PROMPT 1: In the article on Incline schools, could you give everything from "The room was" down to "Incline Village demographics." again, swapping "meeting" for "forum"?
PROMPT 2: Could you carry on the article about the Incline school consolidation from the point where it stops?

PROVIDED TEXT:
== Segment start ==

Incline community rallies to keep schools from consolidating

In April, CannonDesigns presented to a tense audience in a room filled with signs advocating for keeping Incline Middle School open.
Miranda Jacobson/Tahoe Daily Tribune

INCLINE VILLAGE, Nev. — Incline Village students, staff, and parents gathered Wednesday, April 5, to discuss possible changes that the district could see in the future, including the potential closure of Incline Middle School. 

Washoe County School District contracted with CannonDesign to assist in long-range planning for the next phase of WC-1 (which passed in 2016) funding use.

Incline Village schools have been one of the main focuses of CannonDesign. Since 2000, school enrollment has nearly been cut in half for Incline Schools. Currently, 245 elementary students, 144 middle school students and 324 high school students are enrolled in those schools. 

With housing costs continuing to change in the Lake Tahoe Basin, CannonDesign representatives say projections show enrollment will continue to decline. 

In addition to lowering enrollment, the three Incline Village schools are aging and will need repairs. 

CannonDesigns’ Paul Mills attempted to present three different options to a crowded room of local residents. The three options included doing nothing and keep the schools the way they are, close Incline Middle School, which would see the elementary school house PK-sixth and the high school would house seventh-12th grade students. 

The room was packed with people set to make their voices heard, with many standing in the back and in the hallway.
Miranda Jacobson

The general atmosphere of the meeting was tense, with the crowd united as one in the general agreement that they did not want the middle school to be closed. 

Incline Middle School teacher Nicole Harssema seemed to echo the general concerns of the community members that were expressed during the meeting. After hearing everything presented, many felt that Washoe County School District did not do their research correctly, and needed to re-evaluate their projections to be more specific to Incline Village demographics. 

“I haven’t been provided with any evidence of how this will benefit our kids,” said Harssema. “At the middle school we have a culinary club, we have a home-economics room, we have inquiry lab. We have a wellness zone with a counselor in there because Lord knows with COVID, mental health is a huge focus for us. We have robotics where we just got a $50,000 grant. I don’t see how if we split up … we will lose a lot of those places where the kids can be.”

== Segment end ==

DATA RECORDS:
== Segment start ==

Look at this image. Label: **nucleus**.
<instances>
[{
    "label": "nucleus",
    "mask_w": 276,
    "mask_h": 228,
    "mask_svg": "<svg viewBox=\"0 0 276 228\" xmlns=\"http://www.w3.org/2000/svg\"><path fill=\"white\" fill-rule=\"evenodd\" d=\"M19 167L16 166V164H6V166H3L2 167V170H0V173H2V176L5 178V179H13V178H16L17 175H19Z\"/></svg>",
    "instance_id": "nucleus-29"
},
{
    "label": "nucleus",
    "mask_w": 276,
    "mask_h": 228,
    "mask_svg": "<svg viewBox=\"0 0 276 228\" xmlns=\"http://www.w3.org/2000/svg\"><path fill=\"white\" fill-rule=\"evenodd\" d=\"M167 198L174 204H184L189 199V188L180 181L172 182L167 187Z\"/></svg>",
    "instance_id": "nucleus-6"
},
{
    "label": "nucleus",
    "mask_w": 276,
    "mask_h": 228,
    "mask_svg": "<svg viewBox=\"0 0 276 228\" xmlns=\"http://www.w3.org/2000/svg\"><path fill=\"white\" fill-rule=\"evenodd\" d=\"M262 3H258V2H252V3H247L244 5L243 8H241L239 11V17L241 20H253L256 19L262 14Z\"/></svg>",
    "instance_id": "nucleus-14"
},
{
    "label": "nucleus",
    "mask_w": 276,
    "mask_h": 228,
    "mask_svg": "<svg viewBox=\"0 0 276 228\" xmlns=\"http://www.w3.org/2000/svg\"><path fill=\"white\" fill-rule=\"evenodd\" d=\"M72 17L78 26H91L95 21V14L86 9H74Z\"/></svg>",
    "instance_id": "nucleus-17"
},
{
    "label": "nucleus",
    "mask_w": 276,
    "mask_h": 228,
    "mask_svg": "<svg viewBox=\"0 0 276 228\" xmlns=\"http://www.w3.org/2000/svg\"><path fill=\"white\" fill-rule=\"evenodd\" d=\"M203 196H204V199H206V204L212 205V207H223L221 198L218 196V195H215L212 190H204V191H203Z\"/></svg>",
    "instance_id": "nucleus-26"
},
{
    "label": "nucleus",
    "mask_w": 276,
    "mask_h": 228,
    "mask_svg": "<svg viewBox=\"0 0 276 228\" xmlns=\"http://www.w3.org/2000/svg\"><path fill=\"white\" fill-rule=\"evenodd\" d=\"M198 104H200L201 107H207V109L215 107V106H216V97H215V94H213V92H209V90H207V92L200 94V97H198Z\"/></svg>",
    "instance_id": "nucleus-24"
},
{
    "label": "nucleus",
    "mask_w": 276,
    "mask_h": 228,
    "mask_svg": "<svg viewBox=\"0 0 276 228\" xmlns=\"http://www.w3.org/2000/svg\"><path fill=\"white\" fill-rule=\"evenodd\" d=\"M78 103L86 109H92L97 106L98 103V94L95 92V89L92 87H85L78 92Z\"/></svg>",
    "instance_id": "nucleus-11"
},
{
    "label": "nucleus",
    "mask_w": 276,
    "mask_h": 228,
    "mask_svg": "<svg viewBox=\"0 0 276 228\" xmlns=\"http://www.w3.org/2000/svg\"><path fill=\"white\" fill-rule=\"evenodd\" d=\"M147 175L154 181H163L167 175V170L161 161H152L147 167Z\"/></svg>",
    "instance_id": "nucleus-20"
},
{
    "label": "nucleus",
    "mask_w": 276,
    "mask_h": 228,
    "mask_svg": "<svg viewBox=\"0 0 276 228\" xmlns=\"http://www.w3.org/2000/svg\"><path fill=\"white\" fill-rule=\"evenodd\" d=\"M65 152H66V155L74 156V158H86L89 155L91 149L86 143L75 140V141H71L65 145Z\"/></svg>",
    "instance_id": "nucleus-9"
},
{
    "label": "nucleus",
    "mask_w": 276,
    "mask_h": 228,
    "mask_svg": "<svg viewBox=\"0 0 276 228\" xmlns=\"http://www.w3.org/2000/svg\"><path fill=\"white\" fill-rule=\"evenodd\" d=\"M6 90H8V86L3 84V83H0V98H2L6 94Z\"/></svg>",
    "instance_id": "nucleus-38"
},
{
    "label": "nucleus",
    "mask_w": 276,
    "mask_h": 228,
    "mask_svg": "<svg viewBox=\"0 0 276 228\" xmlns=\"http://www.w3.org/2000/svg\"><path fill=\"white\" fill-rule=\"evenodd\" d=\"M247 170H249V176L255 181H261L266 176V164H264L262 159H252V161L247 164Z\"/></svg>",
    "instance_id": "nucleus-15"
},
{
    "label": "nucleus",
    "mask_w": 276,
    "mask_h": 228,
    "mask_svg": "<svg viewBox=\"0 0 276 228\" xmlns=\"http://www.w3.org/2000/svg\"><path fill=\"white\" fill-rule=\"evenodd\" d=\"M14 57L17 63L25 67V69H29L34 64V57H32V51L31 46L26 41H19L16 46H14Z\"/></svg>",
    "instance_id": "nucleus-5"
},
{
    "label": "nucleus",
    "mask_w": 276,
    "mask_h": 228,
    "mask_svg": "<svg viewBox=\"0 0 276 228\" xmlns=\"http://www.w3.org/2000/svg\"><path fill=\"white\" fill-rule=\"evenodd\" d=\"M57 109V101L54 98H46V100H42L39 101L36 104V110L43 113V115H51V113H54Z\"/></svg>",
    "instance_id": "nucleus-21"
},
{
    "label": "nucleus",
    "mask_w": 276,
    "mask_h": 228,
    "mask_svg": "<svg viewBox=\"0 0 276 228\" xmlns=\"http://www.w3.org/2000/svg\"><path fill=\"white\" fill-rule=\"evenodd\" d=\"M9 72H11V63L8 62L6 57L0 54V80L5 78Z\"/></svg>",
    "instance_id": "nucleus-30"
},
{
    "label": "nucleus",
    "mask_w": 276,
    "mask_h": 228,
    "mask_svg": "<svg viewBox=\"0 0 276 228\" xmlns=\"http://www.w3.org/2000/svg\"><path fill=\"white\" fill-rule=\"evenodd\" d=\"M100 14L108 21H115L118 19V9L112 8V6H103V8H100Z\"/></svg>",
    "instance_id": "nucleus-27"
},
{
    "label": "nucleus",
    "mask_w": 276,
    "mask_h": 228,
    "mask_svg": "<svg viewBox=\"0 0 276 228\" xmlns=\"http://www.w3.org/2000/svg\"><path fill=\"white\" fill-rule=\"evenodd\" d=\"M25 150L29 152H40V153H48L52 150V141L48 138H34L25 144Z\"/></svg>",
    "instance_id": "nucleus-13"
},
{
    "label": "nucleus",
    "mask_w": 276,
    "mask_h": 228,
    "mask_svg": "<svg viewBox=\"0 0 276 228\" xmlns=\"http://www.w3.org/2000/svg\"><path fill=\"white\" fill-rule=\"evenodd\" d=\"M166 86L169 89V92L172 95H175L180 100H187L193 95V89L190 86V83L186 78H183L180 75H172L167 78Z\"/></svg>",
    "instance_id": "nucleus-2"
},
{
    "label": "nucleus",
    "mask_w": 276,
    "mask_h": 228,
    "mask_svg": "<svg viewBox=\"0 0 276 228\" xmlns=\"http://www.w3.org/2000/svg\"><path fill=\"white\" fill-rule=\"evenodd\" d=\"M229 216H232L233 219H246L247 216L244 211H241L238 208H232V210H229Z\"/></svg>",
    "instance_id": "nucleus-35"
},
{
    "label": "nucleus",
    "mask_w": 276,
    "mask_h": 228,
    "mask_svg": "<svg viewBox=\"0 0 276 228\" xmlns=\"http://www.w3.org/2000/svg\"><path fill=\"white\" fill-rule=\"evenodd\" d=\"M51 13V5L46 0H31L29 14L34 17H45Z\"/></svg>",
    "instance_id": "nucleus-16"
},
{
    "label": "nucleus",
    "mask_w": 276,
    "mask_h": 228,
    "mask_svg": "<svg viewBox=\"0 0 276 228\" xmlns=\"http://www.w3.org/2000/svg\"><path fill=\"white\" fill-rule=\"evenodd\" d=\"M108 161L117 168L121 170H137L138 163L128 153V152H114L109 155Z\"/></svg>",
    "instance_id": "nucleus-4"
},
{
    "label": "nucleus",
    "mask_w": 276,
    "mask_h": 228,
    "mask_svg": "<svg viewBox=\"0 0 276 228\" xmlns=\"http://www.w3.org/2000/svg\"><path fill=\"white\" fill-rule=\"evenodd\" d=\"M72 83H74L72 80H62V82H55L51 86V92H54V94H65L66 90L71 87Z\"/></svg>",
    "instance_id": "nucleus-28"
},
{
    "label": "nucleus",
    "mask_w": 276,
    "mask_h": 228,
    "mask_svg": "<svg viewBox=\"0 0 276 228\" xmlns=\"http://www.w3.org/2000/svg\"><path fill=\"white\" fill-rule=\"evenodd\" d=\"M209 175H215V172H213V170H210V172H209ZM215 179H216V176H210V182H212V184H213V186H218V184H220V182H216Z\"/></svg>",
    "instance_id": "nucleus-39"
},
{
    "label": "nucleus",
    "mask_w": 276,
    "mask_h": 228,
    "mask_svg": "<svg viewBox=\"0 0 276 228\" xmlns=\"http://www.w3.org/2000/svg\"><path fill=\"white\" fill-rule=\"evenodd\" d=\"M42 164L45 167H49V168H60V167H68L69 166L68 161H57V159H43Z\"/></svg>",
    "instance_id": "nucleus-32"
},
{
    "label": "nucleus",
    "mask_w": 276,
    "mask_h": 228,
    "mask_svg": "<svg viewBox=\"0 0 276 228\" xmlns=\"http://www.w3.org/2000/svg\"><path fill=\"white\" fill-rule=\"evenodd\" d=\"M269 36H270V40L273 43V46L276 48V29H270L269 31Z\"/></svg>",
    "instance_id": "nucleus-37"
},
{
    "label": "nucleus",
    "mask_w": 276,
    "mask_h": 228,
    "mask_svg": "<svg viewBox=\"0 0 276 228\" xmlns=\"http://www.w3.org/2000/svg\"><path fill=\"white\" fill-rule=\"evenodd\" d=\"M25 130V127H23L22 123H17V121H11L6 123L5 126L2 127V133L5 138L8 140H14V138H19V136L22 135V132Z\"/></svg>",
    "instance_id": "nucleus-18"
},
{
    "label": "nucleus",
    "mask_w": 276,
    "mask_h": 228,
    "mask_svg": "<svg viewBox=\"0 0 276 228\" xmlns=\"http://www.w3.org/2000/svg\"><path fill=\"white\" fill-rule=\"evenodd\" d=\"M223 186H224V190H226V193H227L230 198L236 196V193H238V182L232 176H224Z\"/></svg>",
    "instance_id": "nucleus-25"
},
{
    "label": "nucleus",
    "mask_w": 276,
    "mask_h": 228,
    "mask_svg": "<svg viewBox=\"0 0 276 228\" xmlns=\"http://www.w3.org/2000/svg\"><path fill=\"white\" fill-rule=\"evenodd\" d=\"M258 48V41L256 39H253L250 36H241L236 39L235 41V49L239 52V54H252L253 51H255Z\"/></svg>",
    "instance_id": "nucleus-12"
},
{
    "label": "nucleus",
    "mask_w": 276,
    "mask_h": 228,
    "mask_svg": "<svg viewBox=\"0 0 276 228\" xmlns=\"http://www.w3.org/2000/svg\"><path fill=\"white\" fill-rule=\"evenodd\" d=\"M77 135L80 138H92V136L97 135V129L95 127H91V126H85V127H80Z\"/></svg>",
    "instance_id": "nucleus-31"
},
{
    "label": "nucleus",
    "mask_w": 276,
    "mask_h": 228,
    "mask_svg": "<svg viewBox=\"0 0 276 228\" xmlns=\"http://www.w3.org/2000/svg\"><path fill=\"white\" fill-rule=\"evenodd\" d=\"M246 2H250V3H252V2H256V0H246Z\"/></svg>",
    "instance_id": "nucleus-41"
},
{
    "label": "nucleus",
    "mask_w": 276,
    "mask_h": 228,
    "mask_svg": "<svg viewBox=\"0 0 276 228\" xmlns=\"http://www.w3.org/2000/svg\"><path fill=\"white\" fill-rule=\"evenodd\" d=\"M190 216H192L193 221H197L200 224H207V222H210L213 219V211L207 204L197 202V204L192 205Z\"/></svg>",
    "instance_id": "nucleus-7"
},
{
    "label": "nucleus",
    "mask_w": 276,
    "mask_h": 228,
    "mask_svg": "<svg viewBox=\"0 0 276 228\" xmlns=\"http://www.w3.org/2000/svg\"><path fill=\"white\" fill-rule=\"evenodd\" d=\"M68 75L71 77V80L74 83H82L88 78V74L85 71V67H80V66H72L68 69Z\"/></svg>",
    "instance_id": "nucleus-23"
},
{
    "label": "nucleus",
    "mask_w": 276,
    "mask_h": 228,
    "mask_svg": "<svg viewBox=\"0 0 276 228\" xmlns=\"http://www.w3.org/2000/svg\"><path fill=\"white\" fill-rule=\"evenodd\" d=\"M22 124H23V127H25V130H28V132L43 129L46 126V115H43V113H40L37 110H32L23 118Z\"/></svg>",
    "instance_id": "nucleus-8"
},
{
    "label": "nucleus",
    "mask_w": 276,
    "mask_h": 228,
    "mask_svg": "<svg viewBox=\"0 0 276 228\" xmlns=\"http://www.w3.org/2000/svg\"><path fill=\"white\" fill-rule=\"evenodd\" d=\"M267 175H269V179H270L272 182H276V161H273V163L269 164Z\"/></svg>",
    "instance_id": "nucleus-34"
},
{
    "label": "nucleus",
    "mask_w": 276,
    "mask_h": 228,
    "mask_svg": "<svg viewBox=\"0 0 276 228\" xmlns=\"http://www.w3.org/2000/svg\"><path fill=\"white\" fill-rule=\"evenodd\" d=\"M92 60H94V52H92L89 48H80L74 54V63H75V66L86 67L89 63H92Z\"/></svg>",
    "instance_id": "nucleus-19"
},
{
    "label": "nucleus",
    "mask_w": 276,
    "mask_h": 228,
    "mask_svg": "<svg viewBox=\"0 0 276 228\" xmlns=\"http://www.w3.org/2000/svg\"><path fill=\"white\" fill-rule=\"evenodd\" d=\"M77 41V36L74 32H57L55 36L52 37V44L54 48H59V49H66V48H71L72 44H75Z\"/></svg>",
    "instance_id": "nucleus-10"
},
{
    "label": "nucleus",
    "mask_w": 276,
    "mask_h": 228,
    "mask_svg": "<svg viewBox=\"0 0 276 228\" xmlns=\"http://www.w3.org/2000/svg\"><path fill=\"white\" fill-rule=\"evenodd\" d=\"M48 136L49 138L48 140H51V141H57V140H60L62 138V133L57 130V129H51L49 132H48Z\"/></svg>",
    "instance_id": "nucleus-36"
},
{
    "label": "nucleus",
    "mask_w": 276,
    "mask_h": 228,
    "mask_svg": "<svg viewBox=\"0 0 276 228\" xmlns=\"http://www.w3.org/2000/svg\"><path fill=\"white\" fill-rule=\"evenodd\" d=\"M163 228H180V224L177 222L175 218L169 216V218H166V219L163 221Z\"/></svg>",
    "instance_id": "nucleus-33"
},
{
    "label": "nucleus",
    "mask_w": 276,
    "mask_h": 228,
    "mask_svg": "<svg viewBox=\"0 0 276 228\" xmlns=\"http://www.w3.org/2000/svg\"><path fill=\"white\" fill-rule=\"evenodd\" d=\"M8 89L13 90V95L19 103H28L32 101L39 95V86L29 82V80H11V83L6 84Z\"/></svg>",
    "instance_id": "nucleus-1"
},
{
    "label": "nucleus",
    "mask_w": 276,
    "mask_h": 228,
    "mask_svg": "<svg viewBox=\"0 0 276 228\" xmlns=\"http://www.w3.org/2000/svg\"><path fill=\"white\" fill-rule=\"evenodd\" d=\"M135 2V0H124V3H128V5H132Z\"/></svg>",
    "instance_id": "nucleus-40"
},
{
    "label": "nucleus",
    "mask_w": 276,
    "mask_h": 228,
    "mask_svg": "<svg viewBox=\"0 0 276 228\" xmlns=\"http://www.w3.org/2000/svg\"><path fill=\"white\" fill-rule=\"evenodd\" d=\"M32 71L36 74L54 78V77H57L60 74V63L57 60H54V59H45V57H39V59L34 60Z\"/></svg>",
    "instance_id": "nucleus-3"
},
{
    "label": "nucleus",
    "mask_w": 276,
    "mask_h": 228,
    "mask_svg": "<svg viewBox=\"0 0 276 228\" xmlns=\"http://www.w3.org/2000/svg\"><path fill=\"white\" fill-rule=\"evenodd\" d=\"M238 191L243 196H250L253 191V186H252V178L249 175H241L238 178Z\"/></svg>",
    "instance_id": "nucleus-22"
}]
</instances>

== Segment end ==

EXPECTED OUTPUT 1:
The room was packed with people set to make their voices heard, with many standing in the back and in the hallway.
Miranda Jacobson

The general atmosphere of the forum was tense, with the crowd united as one in the general agreement that they did not want the middle school to be closed. 

Incline Middle School teacher Nicole Harssema seemed to echo the general concerns of the community members that were expressed during the forum. After hearing everything presented, many felt that Washoe County School District did not do their research correctly, and needed to re-evaluate their projections to be more specific to Incline Village demographics.

EXPECTED OUTPUT 2:
Other worries that community members had that were echoed by Harssema included worry about having seventh graders integrated with 12th graders on campus, where the money saved by consolidating the schools would actually go, and how it would truly benefit the students.

“Obviously our numbers are low in enrollment,” said Harssema. “But what we are able to provide, I mean, my class sizes are 17 … That’s a dream number. We’re providing these private school experiences, but free. So I guess if they could provide me with evidence of how this would benefit the kids, I would never stand in the way of that. My fear is that it’s not being provided, and I don’t want to sit back, wait for things to happen, and then hope that the promises come through.” 

Many questioned how Incline Village students and residents are being represented overall in the Washoe County School District, considering how much money a year Incline Village residents pay in taxes to Washoe County. 

Signs were hung up around the room that made it clear Incline Village residents want Incline Middle School to stay open.
Miranda Jacobson

Incline High School senior and student representative for the Washoe County Board of Trustees Ivy Batmal explained that she serves as the voice for Incline community members and students, and tried to mitigate some of the stress among the crowd. 

“I can ensure you that there was full on processes that had to be completed before they’ve proposed these different solutions,” said Batmal. “Although it’s a proposition that could happen, it doesn’t mean that it’s necessarily going to happen … This is a district that I promise you, on my life, listens to community feedback more than anything.” 

Mills conceded that the district and his team may need to go back and do more work to decide what the next course of action was following the feedback from the community. 

The plan moving forward is to continue engaging with other schools in the district that have potential to see schools close, before a survey will come out in the fall for community members to engage in. 

Community members were not pleased to hear they would not be hearing from the district again for so long, but were assured that no decisions would be made without more input from the community. 

The middle school was the school chosen for possible closure because the amount of capital improvement that school would require were it to stay open, as well as, the size and capabilities of the elementary school would make it an easier transition to that school. One option for the middle school could be employee housing for the school district or a possible other public amenity. 

If this option were pursued, the district would have to spend less on overhead costs of running three schools which would increase the community’s budget. The school district said teachers would not lose jobs as a result of this consolidation. 

CannonDesign has reiterated that nothing is yet set in stone. They will spend the year information gathering, including sending a community survey out in the fall before making a recommendation towards the end of 2023. If any changes are made, the earliest they would happen is in Fall 2024.

Tahoe Daily Tribune’s Laney Griffo contributed to this article.